Task goal: Repeat word for word, please, only the lines from the one that includes "Keymed Międzynarodowe Targi" through the final line of the data.

Dataset content:
++++

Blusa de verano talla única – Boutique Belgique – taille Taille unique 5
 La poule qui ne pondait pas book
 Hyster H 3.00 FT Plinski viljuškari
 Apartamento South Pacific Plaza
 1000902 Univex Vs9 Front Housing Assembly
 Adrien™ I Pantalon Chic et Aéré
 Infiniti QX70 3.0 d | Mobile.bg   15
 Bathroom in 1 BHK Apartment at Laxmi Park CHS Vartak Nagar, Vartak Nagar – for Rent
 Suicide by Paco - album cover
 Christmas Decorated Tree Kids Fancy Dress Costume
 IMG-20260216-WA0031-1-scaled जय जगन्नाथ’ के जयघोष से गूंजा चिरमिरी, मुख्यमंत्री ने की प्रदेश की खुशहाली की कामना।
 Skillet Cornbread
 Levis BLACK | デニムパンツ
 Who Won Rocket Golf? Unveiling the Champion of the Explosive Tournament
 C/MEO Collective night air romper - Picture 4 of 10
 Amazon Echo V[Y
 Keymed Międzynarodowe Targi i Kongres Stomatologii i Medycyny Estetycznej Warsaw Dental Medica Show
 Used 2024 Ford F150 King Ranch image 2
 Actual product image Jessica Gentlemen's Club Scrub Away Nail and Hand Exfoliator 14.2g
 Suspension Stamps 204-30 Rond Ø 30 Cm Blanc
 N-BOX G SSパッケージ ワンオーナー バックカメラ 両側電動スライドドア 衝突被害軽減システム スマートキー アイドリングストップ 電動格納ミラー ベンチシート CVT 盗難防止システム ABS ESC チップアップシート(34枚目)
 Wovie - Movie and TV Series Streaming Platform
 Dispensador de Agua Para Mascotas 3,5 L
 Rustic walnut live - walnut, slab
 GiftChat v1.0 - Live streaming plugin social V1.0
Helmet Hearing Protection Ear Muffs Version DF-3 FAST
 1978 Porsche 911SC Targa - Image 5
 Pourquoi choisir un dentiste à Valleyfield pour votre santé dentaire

++++

Written solution:
 Keymed Międzynarodowe Targi i Kongres Stomatologii i Medycyny Estetycznej Warsaw Dental Medica Show
 Used 2024 Ford F150 King Ranch image 2
 Actual product image Jessica Gentlemen's Club Scrub Away Nail and Hand Exfoliator 14.2g
 Suspension Stamps 204-30 Rond Ø 30 Cm Blanc
 N-BOX G SSパッケージ ワンオーナー バックカメラ 両側電動スライドドア 衝突被害軽減システム スマートキー アイドリングストップ 電動格納ミラー ベンチシート CVT 盗難防止システム ABS ESC チップアップシート(34枚目)
 Wovie - Movie and TV Series Streaming Platform
 Dispensador de Agua Para Mascotas 3,5 L
 Rustic walnut live - walnut, slab
 GiftChat v1.0 - Live streaming plugin social V1.0
Helmet Hearing Protection Ear Muffs Version DF-3 FAST
 1978 Porsche 911SC Targa - Image 5
 Pourquoi choisir un dentiste à Valleyfield pour votre santé dentaire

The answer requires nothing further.